Blood Res 2022; 57(S1): S86-S92

Published online April 30, 2022 https://doi.org/10.5045/br.2022.2022056

Copyright © The Korean Society of Hematology.

Genetics and genomics of bone marrow failure syndrome

Hyun-Young Kim, Hee-Jin Kim, Sun-Hee Kim

Department of Laboratory Medicine and Genetics, Samsung Medical Center, Sungkyunkwan University School of Medicine, Seoul, Korea

Correspondence to:Sun-Hee Kim, M.D., Ph.D.
Department of Laboratory Medicine and Genetics, Samsung Medical Center, Sungkyunkwan University School of Medicine, 81 Irwon-ro, Gangnam-gu, Seoul 06351, Korea
E-mail: sunnyhk@skku.edu

Received: March 3, 2022; Revised: April 18, 2022; Accepted: April 19, 2022

This is an Open Access article distributed under the terms of the Creative Commons Attribution Non-Commercial License (http://creativecommons.org/licenses/by-nc/4.0) which permits unrestricted non-commercial use, distribution, and reproduction in any medium, provided the original work is properly cited.

Abstract

Inherited bone marrow failure syndrome (IBMFS) is a group of clinically heterogeneous disorders characterized by significant hematological cytopenias of one or more hematopoietic cell lineages and is associated with an increased risk of cancer. The genetic etiology of IBMFS includes germline mutations impacting several key biological processes, such as DNA repair, telomere biology, and ribosome biogenesis, which may cause four major syndromes: Fanconi anemia, dyskeratosis congenita, Diamond-Blackfan anemia, and Shwachman-Diamond syndrome. Although the clinical features of some patients may be typical of a particular IBMFS, overlapping and atypical clinical manifestations and variable penetrance pose diagnostic challenges. Here, we review the clinical and genetic features of the major forms of IBMFS and discuss their molecular genetic diagnosis. Next-generation sequencing-based gene panel testing or whole exome sequencing will help elucidate the genetic causes and underlying mechanisms of this genetically heterogeneous group of diseases.
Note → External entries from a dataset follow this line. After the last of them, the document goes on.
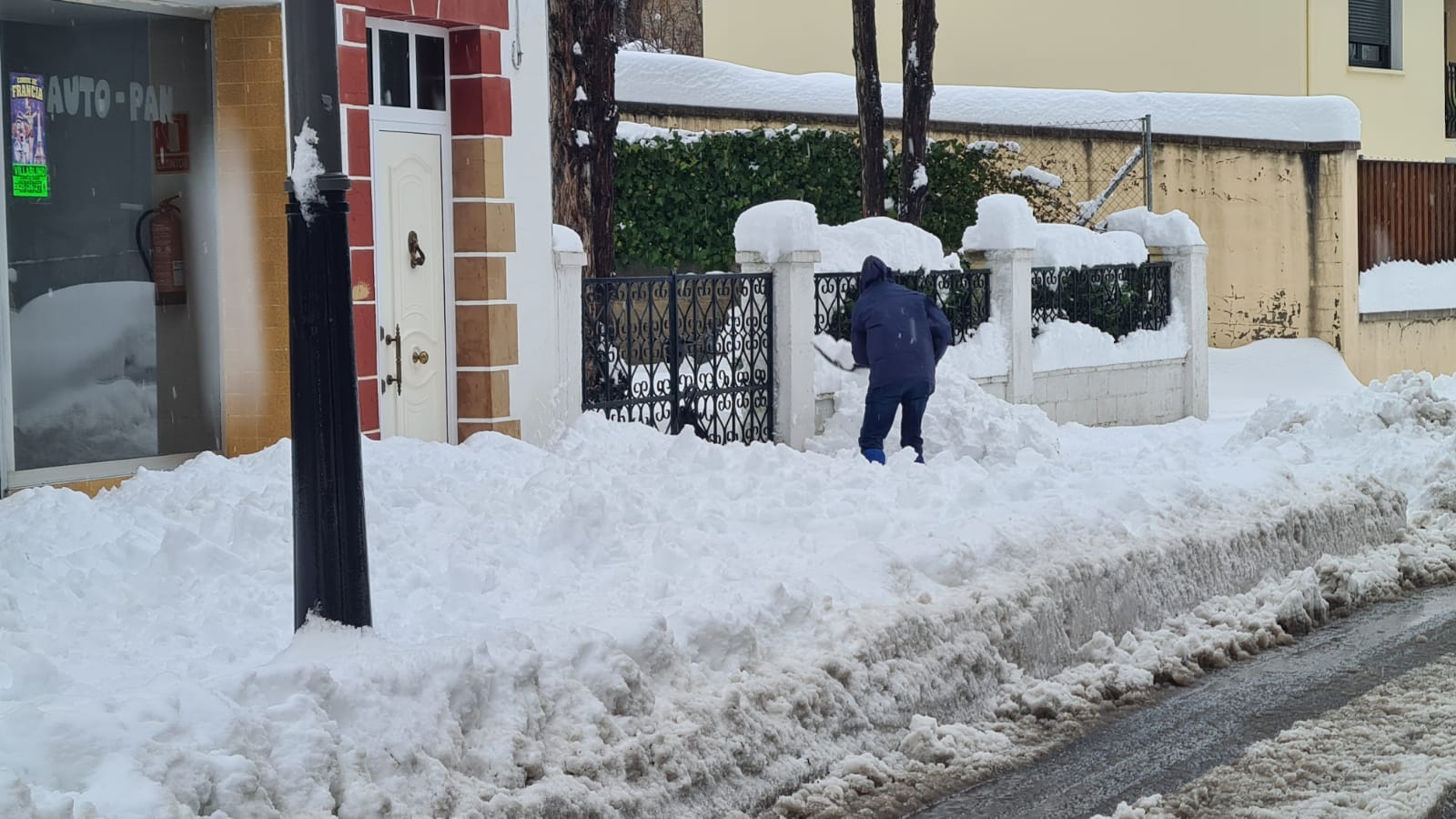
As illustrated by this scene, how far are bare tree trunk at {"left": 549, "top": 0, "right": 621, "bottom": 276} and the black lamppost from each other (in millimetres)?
7921

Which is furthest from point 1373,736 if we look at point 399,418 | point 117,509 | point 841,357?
point 841,357

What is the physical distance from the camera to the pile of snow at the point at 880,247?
15133mm

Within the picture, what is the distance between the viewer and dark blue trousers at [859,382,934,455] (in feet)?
44.6

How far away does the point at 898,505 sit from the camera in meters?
9.48

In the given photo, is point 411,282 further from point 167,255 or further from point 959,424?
point 959,424

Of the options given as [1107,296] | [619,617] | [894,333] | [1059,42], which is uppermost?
[1059,42]

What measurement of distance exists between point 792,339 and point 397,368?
12.0 feet

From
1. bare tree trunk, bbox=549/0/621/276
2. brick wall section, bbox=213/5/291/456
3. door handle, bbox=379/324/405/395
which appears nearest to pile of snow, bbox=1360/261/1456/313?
bare tree trunk, bbox=549/0/621/276

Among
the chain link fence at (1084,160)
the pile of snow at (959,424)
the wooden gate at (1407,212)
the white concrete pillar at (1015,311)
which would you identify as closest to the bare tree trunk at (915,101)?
the white concrete pillar at (1015,311)

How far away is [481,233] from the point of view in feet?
39.1

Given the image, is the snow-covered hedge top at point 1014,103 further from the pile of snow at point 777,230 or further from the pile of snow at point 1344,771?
the pile of snow at point 1344,771

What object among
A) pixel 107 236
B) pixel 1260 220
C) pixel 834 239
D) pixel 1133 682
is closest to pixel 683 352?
pixel 834 239

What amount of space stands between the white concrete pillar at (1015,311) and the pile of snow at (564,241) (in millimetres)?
5430

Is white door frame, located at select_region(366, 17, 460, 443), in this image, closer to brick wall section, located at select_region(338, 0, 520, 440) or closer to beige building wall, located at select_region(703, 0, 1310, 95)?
brick wall section, located at select_region(338, 0, 520, 440)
Keywords: Inherited bone marrow failure syndrome, Fanconi anemia, Dyskeratosis congenital, Diamond-Blackfan anemia, Shwachman-Diamond syndrome, Somatic genetic rescue

INTRODUCTION

Inherited bone marrow failure syndrome (IBMFS) is a clinically heterogeneous disorder characterized by significant hematological cytopenia of one or more hematopoietic cell lineages [1]. Different forms of IBMFS can present with or without numerous associated physical abnormalities and a spectrum of pathological findings involving multiple organ systems [2]. The genetic etiology of IBMFS includes germline mutations affecting several key biological processes, such as DNA repair, telomere biology, and ribosome biogenesis, which can lead to four major syndromes: Fanconi anemia (FA), dyskeratosis congenita (DC), Diamond- Blackfan anemia (DBA), and Shwachman-Diamond syndrome (SDS) [3].
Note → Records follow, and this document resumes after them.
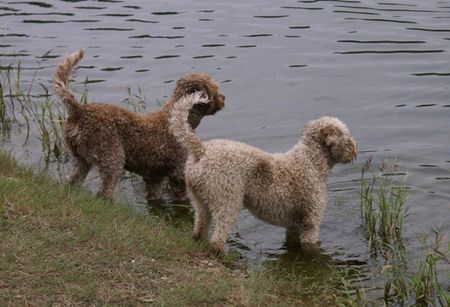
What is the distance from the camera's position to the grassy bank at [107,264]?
5750 mm

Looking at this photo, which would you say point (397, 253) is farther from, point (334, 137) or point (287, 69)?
point (287, 69)

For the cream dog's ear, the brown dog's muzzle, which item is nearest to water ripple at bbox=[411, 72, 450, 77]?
the brown dog's muzzle

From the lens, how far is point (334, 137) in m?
8.05

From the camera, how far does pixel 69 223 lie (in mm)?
6688

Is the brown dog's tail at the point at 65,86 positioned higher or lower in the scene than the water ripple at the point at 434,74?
higher

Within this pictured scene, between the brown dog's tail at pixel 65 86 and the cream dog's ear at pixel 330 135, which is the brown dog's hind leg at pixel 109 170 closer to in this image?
the brown dog's tail at pixel 65 86

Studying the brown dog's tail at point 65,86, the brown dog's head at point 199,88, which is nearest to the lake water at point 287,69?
the brown dog's head at point 199,88

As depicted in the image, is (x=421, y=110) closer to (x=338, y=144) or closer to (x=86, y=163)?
(x=338, y=144)

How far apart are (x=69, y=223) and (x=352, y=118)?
20.7 feet

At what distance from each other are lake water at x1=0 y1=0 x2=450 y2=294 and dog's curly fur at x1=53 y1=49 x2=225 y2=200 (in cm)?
53

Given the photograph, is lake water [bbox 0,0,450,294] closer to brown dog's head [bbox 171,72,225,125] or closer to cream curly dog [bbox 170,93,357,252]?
cream curly dog [bbox 170,93,357,252]

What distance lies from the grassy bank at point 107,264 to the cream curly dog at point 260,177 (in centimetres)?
43

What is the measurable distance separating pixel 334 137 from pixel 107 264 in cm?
293

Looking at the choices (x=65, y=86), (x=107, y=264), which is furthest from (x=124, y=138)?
(x=107, y=264)
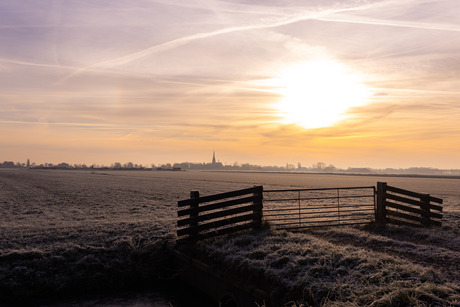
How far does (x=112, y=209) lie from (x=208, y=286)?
1536cm

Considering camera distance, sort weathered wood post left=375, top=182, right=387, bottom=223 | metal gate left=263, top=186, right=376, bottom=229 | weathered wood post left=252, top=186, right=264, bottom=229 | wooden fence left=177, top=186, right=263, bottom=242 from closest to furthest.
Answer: wooden fence left=177, top=186, right=263, bottom=242 → weathered wood post left=252, top=186, right=264, bottom=229 → metal gate left=263, top=186, right=376, bottom=229 → weathered wood post left=375, top=182, right=387, bottom=223

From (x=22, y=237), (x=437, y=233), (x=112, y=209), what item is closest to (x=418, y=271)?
(x=437, y=233)

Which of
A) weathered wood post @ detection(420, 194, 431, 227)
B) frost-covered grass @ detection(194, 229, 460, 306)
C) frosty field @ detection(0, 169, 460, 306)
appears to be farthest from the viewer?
weathered wood post @ detection(420, 194, 431, 227)

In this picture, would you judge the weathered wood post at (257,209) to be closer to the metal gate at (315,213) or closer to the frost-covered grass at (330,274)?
the metal gate at (315,213)

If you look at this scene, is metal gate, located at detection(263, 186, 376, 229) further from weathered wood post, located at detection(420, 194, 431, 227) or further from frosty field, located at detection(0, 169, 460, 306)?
weathered wood post, located at detection(420, 194, 431, 227)

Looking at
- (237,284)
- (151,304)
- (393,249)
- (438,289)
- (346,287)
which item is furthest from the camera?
(393,249)

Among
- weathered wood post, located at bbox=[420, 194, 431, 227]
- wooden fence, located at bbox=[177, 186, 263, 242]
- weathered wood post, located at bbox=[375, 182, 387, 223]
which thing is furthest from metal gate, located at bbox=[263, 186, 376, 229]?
weathered wood post, located at bbox=[420, 194, 431, 227]

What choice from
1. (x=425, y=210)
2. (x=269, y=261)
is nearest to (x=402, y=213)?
(x=425, y=210)

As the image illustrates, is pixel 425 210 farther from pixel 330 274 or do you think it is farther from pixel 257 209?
pixel 330 274

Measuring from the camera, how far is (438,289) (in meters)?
7.14

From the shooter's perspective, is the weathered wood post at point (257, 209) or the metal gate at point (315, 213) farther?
the metal gate at point (315, 213)

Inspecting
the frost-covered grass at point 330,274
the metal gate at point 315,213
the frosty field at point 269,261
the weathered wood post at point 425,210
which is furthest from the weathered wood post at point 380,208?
the frost-covered grass at point 330,274

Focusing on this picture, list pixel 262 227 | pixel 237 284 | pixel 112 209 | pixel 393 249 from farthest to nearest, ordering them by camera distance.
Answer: pixel 112 209
pixel 262 227
pixel 393 249
pixel 237 284

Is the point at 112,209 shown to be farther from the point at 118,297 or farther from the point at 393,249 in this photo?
the point at 393,249
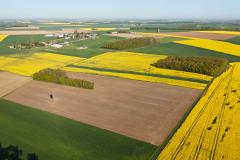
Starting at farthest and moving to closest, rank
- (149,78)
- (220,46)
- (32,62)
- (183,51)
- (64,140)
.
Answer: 1. (220,46)
2. (183,51)
3. (32,62)
4. (149,78)
5. (64,140)

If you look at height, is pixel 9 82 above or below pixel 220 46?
below

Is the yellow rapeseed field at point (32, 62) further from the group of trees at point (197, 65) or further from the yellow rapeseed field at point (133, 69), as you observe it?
the group of trees at point (197, 65)

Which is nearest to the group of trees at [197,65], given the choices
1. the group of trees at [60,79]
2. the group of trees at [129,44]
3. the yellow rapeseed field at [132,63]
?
the yellow rapeseed field at [132,63]

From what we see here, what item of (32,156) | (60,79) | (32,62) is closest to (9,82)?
(60,79)

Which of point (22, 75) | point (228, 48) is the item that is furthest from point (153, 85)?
point (228, 48)

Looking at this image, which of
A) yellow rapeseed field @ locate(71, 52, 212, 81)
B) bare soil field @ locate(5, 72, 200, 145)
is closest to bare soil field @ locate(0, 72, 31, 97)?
bare soil field @ locate(5, 72, 200, 145)

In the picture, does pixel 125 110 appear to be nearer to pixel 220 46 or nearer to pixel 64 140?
pixel 64 140

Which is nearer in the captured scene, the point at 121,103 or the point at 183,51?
the point at 121,103
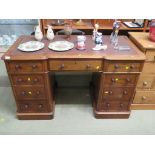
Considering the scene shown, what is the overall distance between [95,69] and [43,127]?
812 mm

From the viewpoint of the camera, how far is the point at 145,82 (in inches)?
66.5

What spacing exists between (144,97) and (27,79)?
1257 millimetres

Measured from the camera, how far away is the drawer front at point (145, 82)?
166cm

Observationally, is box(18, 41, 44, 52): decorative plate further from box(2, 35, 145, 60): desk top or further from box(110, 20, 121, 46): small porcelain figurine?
box(110, 20, 121, 46): small porcelain figurine

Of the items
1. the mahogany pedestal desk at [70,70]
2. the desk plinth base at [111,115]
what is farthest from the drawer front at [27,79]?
the desk plinth base at [111,115]

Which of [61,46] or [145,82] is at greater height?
[61,46]

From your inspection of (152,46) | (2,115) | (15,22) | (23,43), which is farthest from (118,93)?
(15,22)

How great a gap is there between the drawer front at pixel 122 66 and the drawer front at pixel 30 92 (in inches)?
25.6

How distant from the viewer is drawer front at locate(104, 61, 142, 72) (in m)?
1.40

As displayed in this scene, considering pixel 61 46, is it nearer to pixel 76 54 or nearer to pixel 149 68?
pixel 76 54

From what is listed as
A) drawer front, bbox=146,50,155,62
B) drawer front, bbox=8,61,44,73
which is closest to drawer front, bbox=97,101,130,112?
drawer front, bbox=146,50,155,62

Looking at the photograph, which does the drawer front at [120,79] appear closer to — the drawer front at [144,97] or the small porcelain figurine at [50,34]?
the drawer front at [144,97]

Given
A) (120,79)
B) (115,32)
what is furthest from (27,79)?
(115,32)

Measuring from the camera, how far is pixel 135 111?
6.14 feet
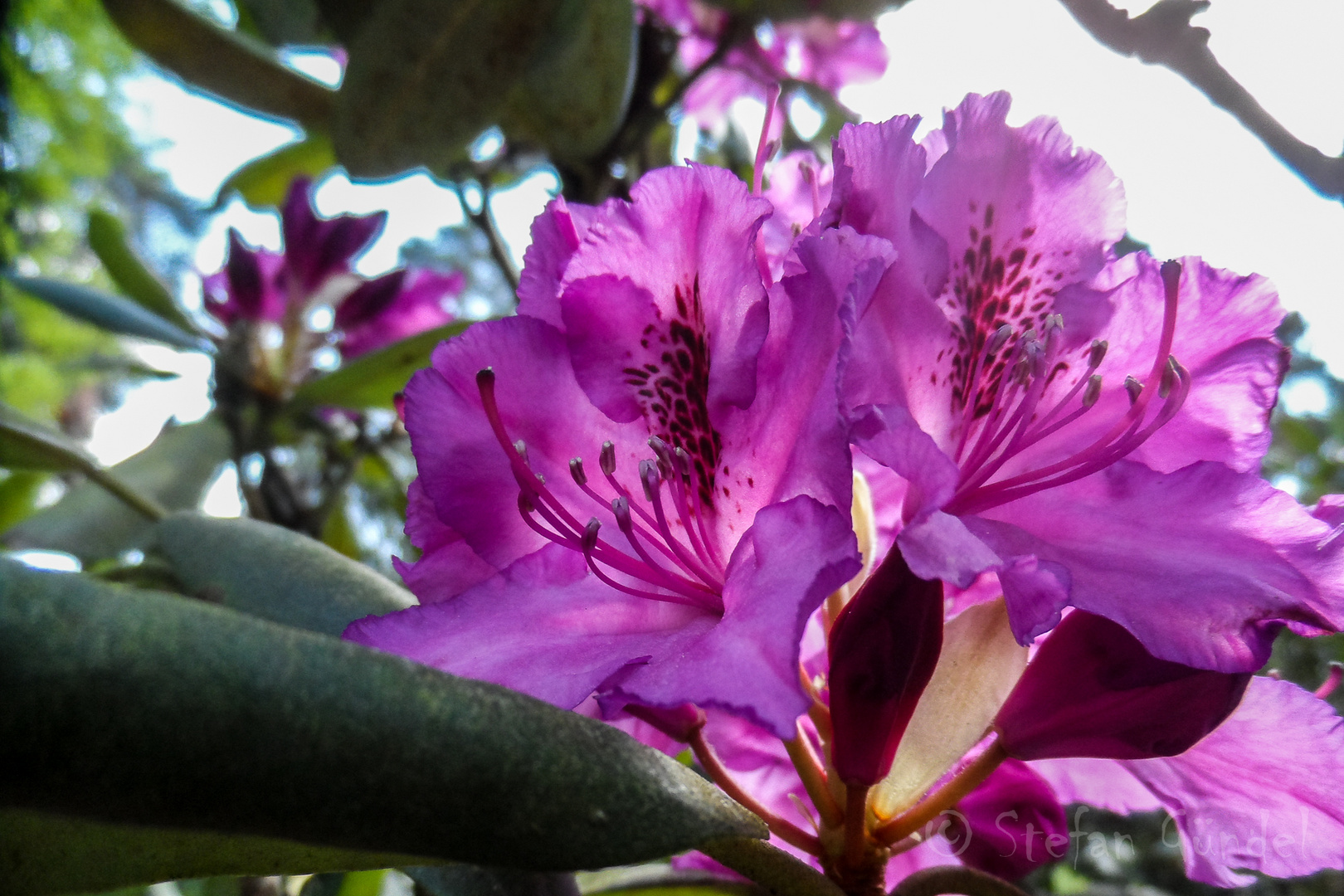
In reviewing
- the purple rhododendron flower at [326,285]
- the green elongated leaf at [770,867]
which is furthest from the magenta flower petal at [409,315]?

The differential diagnosis of inherited bone marrow failure (BMF) from acquired BMF has important clinical implications. Identification of IBMFS prior to hematopoietic stem cell transplantation (HSCT) is important as it allows for the modification of HSCT conditioning and the exclusion of family donors with the same inherited mutation [4]. FA, DC, and DBA are associated with an increased risk of solid tumors and hematopoietic malignancies. Cancer risk was found to be most common in patients with FA, followed by those with DC and DBA, while SDS had a low incidence of cancer [5].
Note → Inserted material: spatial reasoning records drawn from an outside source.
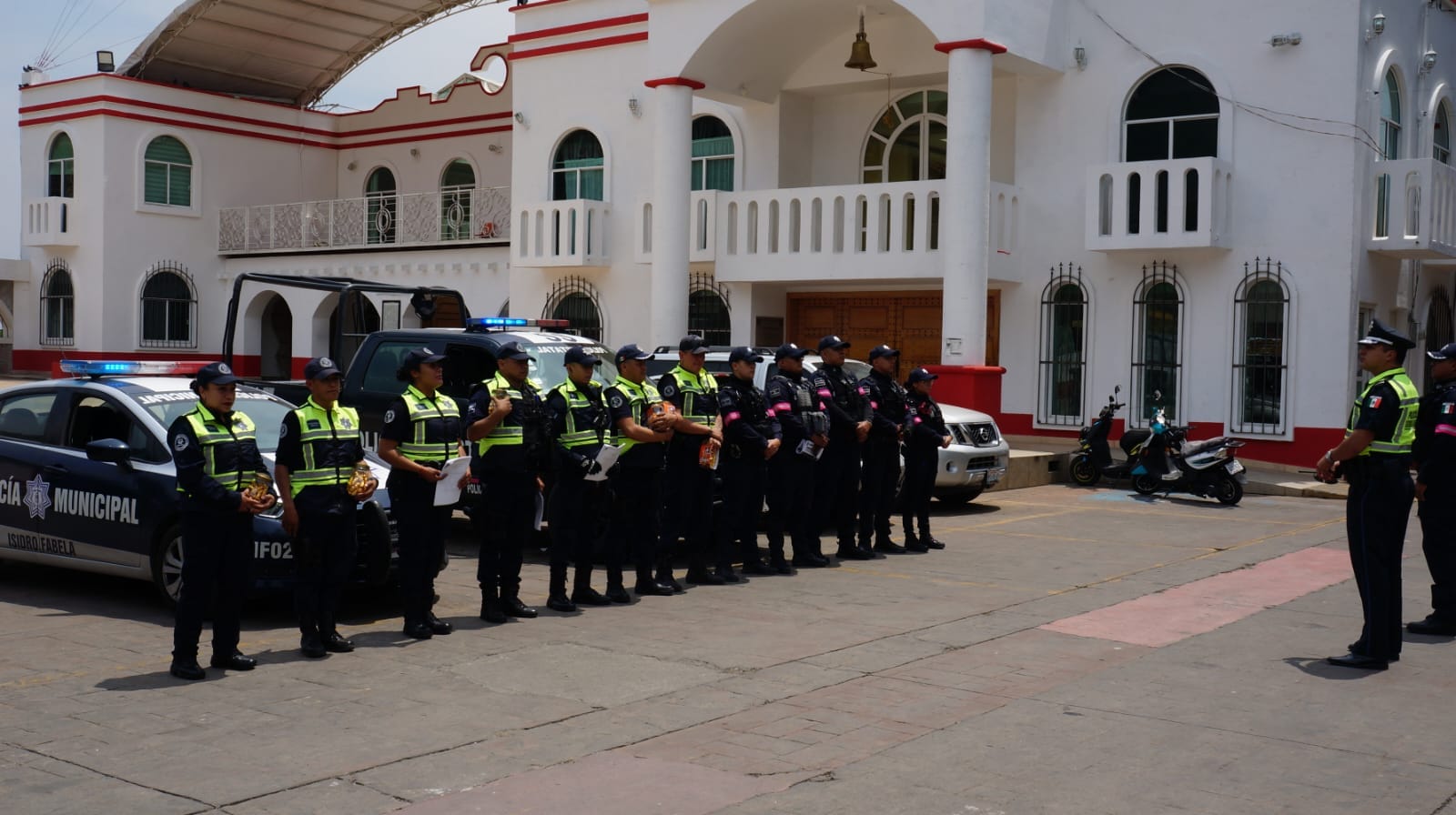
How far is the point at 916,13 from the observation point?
1945 cm

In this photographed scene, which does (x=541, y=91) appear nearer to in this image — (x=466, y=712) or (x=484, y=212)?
(x=484, y=212)

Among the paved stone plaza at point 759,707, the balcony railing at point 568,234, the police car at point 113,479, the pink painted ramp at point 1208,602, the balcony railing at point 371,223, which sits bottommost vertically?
the paved stone plaza at point 759,707

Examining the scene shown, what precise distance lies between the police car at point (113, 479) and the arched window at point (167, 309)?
2333 cm

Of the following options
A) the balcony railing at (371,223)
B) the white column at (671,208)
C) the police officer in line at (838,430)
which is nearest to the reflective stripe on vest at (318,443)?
the police officer in line at (838,430)

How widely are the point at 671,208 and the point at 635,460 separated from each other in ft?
42.2

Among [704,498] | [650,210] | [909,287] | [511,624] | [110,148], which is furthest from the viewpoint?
[110,148]

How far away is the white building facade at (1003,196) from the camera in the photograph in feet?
61.8

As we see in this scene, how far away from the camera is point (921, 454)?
40.7 feet

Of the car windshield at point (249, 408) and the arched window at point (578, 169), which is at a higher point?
the arched window at point (578, 169)

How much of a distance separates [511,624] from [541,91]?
1833 cm

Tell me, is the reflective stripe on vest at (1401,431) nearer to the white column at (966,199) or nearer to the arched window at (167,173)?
the white column at (966,199)

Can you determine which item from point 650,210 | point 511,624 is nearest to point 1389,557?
point 511,624

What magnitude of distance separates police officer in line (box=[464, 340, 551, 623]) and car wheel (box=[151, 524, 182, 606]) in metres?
1.89

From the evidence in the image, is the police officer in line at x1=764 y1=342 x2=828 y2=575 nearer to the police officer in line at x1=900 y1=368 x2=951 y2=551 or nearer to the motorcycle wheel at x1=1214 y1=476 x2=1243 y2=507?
the police officer in line at x1=900 y1=368 x2=951 y2=551
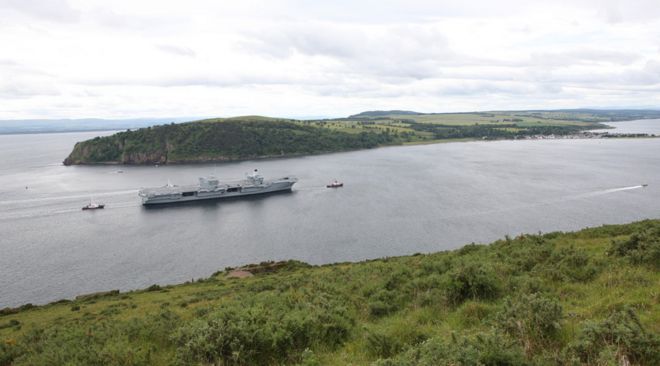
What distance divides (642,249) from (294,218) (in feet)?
228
Germline mutations have been identified in approximately 95% of patients with FA and SDS and 70% and 50% of patients with DC and DBA, respectively [3]. Some syndromes, such as FA with autosomal recessive (AR) inheritance, typically develop early in life with high penetrance, whereas others, including a subset of DC with autosomal dominant (AD) inheritance, show variable penetrance and develop in adolescence or adulthood [2]. In addition, recent advances in genomic approaches have revealed previously unrecognized etiologies, many of which occur in adulthood and exhibit less pronounced clinical phenotypes. Here, we review the clinical and genetic features of the major forms of IBMFS and discuss their molecular genetic diagnosis.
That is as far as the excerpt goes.